Zu erledigende Aufgaben:
(A) Gib den Abschnitt aus dem Auszug über die Senatswahl in Georgia, beginnend bei „Dieses Duell war“ und endend bei „aber progressiven Programm.“, noch einmal wieder. Tausche dabei „Georgia“ gegen „Arizona“ aus.
(B) Erkläre anhand des Auszugs über die Senatswahl in Georgia, warum Donald Trump bis heute nicht glauben kann, dass er verloren hat.

Ausgewählter Textauszug:

══════════════════════════════

Noch nie trug die demokratische Partei in den USA ihren Namen so gut wie heute. Diese Woche endete ein Duell um zwei Senatsplätze. Auf der einen Seite Jon Ossof und Raphael Warnock, auf der anderen Seite Kelly Loeffler und David Perdue. Dabei ging es um viel mehr.

Dieses Duell war in vielerlei Hinsicht mehr als ein Kampf um zwei Sitze im Senat. Zum einen sollten diese beiden Sitze die Machtverhältnisse im Senat und somit die Möglichkeiten, Politik in den USA zu gestalten, erheblich verändern. Zum anderen brachte die Einmischung von Trump, Biden und Obama zusätzliche Brisanz in diese Wahl. Joe Biden und Donald Trump waren beide noch Montag in Georgia. Sie und ihr Verhalten während, aber vor allem nach ihren eigenen Wahlkämpfen, waren zum großen Teil bestimmend für die Wahl in Georgia.

Joe Biden, der ruhige, erfahrene Politiker, gewann seine Wahl am 3. November mit einem moderaten, aber progressiven Programm.

Donald Trump ist der vielleicht selbstbewussteste US-Präsident aller Zeiten. Das Volk liebt ihn – angeblich – so sehr, dass eine Niederlage des „großen“ Trump in seinen Augen unmöglich ist. Deswegen kann er bis heute nicht glauben, dass er verloren hat und spricht weiterhin – ohne Belege zu liefern – von einer „gestohlenen“ Wahl.

══════════════════════════════

Datensätze:

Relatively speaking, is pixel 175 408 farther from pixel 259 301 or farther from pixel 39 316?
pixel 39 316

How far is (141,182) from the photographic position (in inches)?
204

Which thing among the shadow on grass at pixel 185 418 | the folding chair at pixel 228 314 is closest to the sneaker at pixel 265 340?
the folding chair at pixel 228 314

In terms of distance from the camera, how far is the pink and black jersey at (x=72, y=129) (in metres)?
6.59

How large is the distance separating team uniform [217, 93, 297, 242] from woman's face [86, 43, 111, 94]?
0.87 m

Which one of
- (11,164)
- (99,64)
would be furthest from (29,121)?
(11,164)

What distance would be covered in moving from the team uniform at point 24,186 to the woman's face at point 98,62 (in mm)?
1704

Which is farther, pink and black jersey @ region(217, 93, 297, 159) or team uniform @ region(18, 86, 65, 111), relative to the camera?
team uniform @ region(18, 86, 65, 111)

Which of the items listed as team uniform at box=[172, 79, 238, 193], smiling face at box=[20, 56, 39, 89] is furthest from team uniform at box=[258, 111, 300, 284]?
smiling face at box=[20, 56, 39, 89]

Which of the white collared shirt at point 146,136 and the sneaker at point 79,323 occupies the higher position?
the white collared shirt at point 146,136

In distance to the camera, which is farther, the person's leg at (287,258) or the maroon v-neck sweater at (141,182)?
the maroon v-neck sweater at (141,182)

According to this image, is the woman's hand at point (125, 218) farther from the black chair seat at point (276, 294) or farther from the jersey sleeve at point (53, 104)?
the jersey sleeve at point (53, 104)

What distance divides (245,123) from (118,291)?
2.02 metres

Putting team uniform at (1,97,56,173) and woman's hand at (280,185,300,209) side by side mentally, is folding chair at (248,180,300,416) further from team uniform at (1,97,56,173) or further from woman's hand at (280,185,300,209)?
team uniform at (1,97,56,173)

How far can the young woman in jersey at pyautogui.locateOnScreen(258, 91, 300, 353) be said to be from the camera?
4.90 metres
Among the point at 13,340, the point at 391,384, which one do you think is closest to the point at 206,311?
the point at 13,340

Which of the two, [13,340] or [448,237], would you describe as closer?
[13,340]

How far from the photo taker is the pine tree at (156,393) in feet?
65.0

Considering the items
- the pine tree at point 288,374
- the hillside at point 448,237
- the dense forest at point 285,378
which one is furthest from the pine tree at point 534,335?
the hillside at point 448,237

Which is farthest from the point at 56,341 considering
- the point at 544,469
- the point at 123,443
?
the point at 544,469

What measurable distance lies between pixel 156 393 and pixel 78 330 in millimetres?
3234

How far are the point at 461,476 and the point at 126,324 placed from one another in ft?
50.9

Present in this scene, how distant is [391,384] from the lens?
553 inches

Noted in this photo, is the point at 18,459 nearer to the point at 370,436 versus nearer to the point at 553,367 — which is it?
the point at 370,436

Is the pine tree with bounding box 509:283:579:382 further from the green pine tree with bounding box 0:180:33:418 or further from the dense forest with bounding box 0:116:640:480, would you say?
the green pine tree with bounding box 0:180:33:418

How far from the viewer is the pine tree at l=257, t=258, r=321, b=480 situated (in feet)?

══════════════════════════════

Lösungen:
(A)
Dieses Duell war in vielerlei Hinsicht mehr als ein Kampf um zwei Sitze im Senat. Zum einen sollten diese beiden Sitze die Machtverhältnisse im Senat und somit die Möglichkeiten, Politik in den USA zu gestalten, erheblich verändern. Zum anderen brachte die Einmischung von Trump, Biden und Obama zusätzliche Brisanz in diese Wahl. Joe Biden und Donald Trump waren beide noch Montag in Arizona. Sie und ihr Verhalten während, aber vor allem nach ihren eigenen Wahlkämpfen, waren zum großen Teil bestimmend für die Wahl in Arizona.

Joe Biden, der ruhige, erfahrene Politiker, gewann seine Wahl am 3. November mit einem moderaten, aber progressiven Programm.

(B) Das Volk liebt ihn angeblich so sehr, dass eine Niederlage des „großen“ Trump in seinen Augen unmöglich ist. Deshalb spricht er weiterhin ohne Belege von einer „gestohlenen“ Wahl.